Competition increasing, Gross Margins Decreasin!

Sprint's numbers up

US Mobile market shows signs of healthy competition

If you put the title to music you might well get the theme song for the US mobile market over 2014 and it looks like the jingle will continue into 2015.  Sprint just announced the additions of 967,000 connections in Q4 and reckons it’s almost turned the corner with postpaid phone net additions according to Total Telecom (here).

Sprint on Thursday revealed that it added fewer than a million new customers in the final quarter of last year, which should be enough to keep it ahead of T-Mobile as the third largest mobile operator in the U.S., for now at least.

The fact that Sprint’s prepaid net adds exceeded T-Mo’s – it posted 410,000 to its rival’s 266,000 in Q4 – comes as little consolation at a time when the big four in the U.S. are working hard to attract high-end contract customers.

“Sprint’s first priority is a return to customer growth and our results during the last quarter show we are on the right track,” said Sprint CEO Marcelo Claure, in a statement.

Sprint has been doing some very aggressive marketing campaigns of late trying to stave off the heat from close rival T-Mobile.  It seems that even the leading provider Verizon and AT&T are feeling the heat.  Both carriers have been cutting prices on data-plans to attract new subscribers or keep the ones they’ve got.  This article from The Motley Fool (here) indicates that Verizon may be conceding its premium pricing strategy and getting down and dirty ready to scramble for subscribers with everyone else.

Whether the CEO likes to admit it or not, Verizon (NYSE: VZ) is feeling the pressure from Sprint (NYSE: S) and T-Mobile (NYSE: TMUS) as they offer low-price alternatives to Big Red’s premium service plans. The company has offered several price cuts and limited-time promotions over the past year to attract new customers and keep existing ones from leaving.

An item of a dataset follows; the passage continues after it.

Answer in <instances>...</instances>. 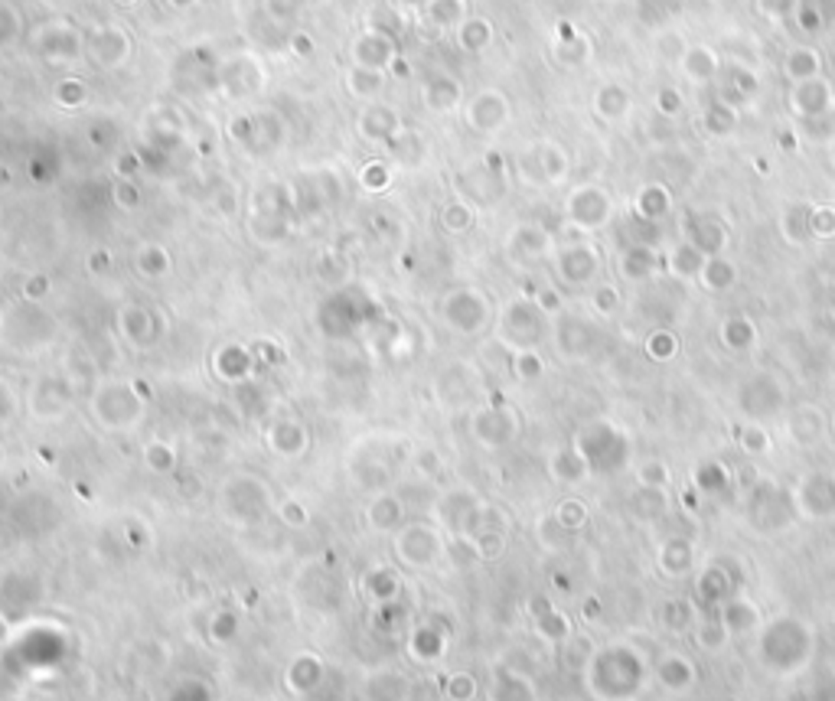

The company’s latest price cut/data bump includes a 10 GB-per-month More Everything plan with a base price of just $80 per month. Comparatively, AT&T (NYSE: T) offers a similar plan for a base price of $100 per month. In October, Verizon offered a promotion that lowered its prices for high-data plans to the same prices as AT&T.  Is Verizon starting to abandon its premium pricing strategy?

Competitive friction is burning up some serious marketing dollars and the results are great for the consumer (not so good for the investors).  One obvious question arises…  If the market is so competitive, why do regulators feel so compelled to intervene?